En estos tiempos somos testigos indiferentes
de sucesos que, no hace tantos años, nos llenarían de indignación o, al menos,
de perplejidad. Desde el asalto de Hacienda a un restaurante en pleno horario
de comedor para precintar la bodega, a la imposición de una multa de 300 euros
a un niño de 6 años por saltarse un stop en bicicleta. O, como me contaban hace
pocos días, el interrogatorio de la policía local a un joven de 17 años, denunciado
por un camarero tras darle un sorbo a un vaso de sangría.

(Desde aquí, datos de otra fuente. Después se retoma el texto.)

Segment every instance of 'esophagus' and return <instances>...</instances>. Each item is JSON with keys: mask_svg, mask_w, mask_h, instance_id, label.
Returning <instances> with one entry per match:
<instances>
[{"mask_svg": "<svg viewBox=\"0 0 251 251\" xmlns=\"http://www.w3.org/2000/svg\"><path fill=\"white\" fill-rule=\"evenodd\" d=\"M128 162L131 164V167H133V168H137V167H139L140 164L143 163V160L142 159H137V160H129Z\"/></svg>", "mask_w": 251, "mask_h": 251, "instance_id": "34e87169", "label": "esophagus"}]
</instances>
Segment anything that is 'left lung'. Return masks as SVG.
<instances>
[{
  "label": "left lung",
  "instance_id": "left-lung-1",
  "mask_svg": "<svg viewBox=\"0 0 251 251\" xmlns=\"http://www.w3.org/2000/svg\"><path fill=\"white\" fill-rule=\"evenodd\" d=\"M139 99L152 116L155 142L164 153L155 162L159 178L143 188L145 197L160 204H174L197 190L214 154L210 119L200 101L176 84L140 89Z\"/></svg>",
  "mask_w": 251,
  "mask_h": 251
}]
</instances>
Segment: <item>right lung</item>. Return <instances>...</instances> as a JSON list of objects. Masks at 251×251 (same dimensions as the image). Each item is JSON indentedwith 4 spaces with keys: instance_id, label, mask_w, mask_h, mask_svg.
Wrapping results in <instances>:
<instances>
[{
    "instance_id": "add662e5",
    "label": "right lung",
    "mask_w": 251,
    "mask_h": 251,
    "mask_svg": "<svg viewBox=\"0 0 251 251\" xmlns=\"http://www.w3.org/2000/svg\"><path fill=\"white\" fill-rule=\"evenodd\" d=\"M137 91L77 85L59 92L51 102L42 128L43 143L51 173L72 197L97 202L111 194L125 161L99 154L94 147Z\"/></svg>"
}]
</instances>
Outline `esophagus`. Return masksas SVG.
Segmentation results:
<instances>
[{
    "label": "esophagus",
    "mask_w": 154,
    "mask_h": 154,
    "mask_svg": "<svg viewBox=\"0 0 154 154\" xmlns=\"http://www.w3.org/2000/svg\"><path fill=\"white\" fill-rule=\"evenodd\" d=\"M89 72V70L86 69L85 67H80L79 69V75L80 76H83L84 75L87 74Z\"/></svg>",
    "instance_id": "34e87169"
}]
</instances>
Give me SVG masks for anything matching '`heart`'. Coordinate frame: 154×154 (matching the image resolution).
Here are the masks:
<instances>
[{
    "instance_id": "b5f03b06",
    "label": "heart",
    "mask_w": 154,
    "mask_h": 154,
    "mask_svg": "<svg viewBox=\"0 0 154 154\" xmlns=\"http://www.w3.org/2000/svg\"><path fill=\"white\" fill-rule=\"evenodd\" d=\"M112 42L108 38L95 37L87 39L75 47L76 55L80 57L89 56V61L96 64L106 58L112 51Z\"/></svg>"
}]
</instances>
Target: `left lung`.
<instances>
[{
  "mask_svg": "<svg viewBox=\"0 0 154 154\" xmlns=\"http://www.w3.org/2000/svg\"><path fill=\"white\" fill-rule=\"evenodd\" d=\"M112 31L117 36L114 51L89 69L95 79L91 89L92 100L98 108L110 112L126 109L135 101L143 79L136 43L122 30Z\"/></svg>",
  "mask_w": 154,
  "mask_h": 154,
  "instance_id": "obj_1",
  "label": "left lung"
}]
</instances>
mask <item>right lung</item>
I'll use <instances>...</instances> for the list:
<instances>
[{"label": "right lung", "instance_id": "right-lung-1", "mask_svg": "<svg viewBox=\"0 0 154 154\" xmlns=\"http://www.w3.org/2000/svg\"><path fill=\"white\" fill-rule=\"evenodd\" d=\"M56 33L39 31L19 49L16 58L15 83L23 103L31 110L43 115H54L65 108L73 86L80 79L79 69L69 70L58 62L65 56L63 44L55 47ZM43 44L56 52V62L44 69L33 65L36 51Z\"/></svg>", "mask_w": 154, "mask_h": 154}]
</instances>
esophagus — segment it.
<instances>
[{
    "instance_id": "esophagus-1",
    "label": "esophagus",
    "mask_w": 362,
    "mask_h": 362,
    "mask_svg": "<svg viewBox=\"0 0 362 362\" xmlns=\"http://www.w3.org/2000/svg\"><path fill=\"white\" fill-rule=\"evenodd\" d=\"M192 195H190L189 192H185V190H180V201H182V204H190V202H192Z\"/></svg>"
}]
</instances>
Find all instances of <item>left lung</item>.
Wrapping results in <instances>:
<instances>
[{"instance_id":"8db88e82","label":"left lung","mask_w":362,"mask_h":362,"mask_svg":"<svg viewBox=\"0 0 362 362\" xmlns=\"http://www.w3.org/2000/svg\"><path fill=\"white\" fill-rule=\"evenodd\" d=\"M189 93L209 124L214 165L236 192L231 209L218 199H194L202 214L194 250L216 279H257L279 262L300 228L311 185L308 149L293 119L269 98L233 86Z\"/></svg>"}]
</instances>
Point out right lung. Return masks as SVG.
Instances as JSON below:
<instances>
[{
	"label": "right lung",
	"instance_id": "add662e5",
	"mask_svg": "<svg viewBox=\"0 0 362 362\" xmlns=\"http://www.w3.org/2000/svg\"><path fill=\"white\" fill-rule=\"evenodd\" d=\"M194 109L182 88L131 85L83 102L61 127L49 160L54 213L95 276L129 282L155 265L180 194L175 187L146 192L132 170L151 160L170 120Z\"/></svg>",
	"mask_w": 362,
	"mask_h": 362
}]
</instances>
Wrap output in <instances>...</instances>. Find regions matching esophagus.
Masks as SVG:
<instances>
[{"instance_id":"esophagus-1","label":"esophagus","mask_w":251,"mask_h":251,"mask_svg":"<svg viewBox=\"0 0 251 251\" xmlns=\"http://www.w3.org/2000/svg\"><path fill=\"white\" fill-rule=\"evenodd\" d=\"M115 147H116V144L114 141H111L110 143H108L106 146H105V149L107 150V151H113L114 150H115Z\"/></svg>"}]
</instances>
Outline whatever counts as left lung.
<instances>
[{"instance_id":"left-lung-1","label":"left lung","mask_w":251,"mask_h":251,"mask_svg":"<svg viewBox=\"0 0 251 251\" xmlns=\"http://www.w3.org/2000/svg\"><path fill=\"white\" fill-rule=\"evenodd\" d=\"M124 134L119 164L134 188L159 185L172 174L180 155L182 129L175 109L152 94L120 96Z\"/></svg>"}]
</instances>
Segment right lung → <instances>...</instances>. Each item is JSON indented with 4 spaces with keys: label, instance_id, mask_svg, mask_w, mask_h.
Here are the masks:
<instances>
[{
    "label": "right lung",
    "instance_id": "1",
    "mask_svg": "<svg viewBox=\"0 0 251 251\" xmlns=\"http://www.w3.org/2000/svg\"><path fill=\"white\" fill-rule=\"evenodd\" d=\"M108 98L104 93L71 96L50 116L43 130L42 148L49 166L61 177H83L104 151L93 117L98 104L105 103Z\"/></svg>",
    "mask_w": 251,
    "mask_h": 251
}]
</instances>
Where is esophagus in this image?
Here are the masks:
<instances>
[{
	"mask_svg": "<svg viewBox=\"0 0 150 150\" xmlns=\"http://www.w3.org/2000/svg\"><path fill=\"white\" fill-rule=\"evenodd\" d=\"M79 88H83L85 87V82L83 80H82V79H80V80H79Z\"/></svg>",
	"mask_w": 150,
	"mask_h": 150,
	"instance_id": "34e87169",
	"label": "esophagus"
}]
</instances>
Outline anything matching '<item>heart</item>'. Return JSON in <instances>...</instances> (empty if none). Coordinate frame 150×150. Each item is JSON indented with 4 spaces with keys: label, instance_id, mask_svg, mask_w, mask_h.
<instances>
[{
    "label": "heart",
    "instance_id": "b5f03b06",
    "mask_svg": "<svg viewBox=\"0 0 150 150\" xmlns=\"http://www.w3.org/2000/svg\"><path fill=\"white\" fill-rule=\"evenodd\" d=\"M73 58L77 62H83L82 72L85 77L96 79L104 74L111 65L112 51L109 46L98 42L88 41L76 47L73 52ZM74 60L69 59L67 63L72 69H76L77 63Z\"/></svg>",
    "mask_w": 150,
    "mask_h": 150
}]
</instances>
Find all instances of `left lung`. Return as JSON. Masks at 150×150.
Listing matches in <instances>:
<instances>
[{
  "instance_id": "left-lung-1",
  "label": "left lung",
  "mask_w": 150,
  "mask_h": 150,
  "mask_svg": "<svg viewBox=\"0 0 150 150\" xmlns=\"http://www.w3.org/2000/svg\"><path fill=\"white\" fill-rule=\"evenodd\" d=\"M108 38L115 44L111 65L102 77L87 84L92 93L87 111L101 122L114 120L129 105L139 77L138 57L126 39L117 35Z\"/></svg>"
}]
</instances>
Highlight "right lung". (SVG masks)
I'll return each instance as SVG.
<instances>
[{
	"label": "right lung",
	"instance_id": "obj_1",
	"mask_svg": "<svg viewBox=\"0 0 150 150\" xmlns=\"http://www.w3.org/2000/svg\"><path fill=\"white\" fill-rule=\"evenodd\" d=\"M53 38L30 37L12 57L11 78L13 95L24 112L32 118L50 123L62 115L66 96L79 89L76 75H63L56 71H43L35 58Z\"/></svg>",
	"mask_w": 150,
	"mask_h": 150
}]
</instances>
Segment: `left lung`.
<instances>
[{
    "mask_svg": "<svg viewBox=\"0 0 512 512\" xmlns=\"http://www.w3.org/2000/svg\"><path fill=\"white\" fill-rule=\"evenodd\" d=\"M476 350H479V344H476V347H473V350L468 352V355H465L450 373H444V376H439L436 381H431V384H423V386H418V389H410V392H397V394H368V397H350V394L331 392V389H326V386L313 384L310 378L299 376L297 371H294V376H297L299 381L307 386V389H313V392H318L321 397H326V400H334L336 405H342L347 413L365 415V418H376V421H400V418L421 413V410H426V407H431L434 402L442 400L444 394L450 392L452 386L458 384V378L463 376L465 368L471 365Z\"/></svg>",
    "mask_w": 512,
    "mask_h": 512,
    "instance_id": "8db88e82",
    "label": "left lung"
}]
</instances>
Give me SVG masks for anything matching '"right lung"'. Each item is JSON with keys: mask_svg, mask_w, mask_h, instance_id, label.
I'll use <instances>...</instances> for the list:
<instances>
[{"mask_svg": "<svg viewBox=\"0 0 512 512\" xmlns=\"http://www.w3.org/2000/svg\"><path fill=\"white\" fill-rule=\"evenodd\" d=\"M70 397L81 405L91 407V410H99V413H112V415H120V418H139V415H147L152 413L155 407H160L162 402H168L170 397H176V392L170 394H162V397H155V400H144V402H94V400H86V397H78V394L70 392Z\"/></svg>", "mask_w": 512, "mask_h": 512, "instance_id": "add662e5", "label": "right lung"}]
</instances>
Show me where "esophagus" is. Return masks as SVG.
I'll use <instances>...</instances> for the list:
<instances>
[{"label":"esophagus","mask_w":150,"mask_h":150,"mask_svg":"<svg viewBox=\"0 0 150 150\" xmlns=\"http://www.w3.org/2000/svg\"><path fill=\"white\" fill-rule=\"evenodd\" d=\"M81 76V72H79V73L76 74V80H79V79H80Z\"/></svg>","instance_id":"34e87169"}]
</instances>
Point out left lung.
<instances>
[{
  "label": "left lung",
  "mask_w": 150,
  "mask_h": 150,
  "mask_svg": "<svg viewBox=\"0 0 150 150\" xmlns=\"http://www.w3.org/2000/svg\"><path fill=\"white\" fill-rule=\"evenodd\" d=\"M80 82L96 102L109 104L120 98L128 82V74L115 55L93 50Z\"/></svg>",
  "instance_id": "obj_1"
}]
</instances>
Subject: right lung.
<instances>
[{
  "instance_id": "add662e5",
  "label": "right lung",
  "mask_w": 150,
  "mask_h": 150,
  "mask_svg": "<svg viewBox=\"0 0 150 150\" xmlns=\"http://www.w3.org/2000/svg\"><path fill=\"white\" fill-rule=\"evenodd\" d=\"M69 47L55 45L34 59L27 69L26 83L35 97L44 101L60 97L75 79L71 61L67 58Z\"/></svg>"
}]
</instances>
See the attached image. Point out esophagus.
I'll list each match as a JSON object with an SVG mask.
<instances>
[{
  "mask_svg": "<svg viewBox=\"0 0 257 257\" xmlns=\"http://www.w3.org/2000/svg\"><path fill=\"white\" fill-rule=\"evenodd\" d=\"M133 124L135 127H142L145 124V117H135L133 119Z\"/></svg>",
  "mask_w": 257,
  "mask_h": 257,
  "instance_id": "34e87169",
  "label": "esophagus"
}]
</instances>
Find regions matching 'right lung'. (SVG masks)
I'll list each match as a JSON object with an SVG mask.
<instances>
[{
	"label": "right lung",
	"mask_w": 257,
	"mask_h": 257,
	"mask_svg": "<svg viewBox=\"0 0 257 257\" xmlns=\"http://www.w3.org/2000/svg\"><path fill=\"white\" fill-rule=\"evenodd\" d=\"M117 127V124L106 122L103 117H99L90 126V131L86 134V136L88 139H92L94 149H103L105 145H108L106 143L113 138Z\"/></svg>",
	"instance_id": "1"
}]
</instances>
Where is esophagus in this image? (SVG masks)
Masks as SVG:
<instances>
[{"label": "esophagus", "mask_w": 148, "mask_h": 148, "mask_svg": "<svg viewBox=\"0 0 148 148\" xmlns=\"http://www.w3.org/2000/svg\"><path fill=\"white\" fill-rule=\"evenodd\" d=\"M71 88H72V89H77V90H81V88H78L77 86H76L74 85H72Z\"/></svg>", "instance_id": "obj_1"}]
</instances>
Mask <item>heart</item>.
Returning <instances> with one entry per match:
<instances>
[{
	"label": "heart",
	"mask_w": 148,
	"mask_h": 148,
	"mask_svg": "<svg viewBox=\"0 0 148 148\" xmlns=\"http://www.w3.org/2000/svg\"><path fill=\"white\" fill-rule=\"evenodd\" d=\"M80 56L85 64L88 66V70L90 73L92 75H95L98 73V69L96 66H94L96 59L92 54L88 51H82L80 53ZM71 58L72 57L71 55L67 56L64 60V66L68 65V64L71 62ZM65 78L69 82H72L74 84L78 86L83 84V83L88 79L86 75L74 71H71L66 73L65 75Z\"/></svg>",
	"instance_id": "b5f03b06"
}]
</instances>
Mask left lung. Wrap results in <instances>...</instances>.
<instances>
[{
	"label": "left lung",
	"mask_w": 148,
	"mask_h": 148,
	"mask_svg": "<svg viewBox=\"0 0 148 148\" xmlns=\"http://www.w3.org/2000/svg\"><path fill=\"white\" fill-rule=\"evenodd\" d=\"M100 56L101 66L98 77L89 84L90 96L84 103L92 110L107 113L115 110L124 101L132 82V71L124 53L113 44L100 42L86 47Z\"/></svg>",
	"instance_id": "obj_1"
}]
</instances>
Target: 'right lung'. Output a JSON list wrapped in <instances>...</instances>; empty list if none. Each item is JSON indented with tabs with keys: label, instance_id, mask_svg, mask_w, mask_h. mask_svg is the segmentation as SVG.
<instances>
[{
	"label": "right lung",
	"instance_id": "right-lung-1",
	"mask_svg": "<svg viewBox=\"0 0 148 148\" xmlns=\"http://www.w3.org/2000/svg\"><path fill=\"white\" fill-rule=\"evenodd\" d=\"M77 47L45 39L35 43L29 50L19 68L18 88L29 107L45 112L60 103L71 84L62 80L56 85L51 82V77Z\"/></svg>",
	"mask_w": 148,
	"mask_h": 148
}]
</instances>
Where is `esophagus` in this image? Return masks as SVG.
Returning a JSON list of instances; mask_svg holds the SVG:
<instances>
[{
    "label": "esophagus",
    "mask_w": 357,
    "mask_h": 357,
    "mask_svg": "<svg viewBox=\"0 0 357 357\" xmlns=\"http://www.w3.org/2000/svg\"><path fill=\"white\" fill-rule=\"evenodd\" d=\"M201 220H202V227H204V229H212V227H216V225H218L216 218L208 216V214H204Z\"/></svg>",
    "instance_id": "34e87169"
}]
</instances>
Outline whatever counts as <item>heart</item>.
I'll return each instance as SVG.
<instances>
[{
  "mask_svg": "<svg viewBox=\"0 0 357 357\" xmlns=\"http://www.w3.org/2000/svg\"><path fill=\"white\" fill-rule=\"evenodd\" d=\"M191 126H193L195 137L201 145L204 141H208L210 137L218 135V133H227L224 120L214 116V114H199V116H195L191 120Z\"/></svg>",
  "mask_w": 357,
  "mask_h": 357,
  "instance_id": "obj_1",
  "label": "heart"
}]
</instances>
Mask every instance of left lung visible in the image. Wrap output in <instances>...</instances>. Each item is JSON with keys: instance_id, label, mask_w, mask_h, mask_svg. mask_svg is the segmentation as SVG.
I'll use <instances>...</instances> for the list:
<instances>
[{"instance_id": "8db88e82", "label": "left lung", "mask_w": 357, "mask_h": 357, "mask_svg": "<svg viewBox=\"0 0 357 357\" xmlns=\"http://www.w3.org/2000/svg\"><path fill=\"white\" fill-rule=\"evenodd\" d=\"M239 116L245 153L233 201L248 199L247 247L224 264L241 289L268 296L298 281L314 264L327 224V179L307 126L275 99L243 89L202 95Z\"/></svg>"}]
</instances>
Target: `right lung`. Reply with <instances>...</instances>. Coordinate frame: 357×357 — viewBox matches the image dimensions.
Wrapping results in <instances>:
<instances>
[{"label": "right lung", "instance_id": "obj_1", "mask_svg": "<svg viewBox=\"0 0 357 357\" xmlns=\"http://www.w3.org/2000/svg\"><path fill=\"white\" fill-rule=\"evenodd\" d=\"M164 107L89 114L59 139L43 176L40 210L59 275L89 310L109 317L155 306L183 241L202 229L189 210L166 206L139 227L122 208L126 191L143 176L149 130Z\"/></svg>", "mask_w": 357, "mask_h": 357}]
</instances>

Y así, nos parece normal la
injerencia absoluta del Estado en nuestras vidas, con burócratas, recaudadores
o policías entrando hasta la cocina en parcelas donde nunca pintaron nada. Sorprende
el abuso, cada vez mayor, de los entes públicos en el uso de sus potestades, con
una absoluta relajación en el respeto a las garantías de los derechos ciudadanos. No
hay más que ver cualquier expediente sancionador actual, dictados masivamente y
sin tener en cuenta hechos o circunstancias. Quizá la razón esté en que el
Estado no ha hecho sino ocupar el terreno que le ha cedido una ciudadanía
blanda que, a cambio, lo espera todo de él, desde un empleo fijo a una entrada
de cine.
Algunos alegarán que frente al
poder se alzan movimientos de rebeldía que manifiestan la indignación del
pueblo, pero ese conato de rebelión es mentira. Los que
salen a la calle no luchan por los derechos fundamentales... la vida, la
libertad, la justicia, sino por unos pretendidos derechos económicos de todo
tipo (desde la renta mínima sin trabajar, a una casa gratis o la cultura
subvencionada) que al final no suponen sino la renuncia a decidir nuestro
propio destino, para ponerlo en manos de quienes nos gobiernan. No se oponen al
poder sino que piden que les cuide mejor o, directamente, formar parte de él.
Pues no nos engañemos, porque ese
estado invasor y amoral no busca nuestro beneficio si no es como medio para
conseguir el suyo propio. Y así, se permite aplicar la ley a quien le interesa,
embargando a un autónomo con problemas de liquidez mientras consiente a una infanta robar, o utiliza sus
potestades sancionadoras para fines ilegítimos, como recaudar dinero.
La crisis no puede ser una excusa
para delegar la responsabilidad sobre nuestras vidas en el Estado porque, ni
los políticos son los únicos responsable de la crisis, aunque hayan tenido un
papel decisivo con sus errores (me tiemblan las carnes cuando pienso en Zp de
infausto recuerdo) ni, lo más importante, son quienes nos van a sacar de ella.
Ha sido el sector privado quien se ha ajustado el cinturón, quien exporta,
quien está devolviendo sus deudas, quien está recuperando la marca España,
mientras nuestros gobernantes, sean estatales, autonómicos o locales, se
muestran incapaces de renunciar al tren de vida público. Somos los ciudadanos
los que estamos creando riqueza, mientras pretenden colgarse las medallas esos
políticos que nunca han creado un empleo, ni ostentado otro que el que
sufragamos los contribuyentes.
Puede que sea tarde, pero confío
en que se produzca una reacción y los españoles decidamos recuperar el control
de nuestras vidas. Porque cuando seamos dueños de ellas recuperaremos, junto
con la libertad, la fuerza moral para decirle al guardia, que pretende sancionar
con 300 euros a un niño de 6 años, que corre de nuestra cuenta echarle la
bronca. Y que él haga el favor de irse a la mierda.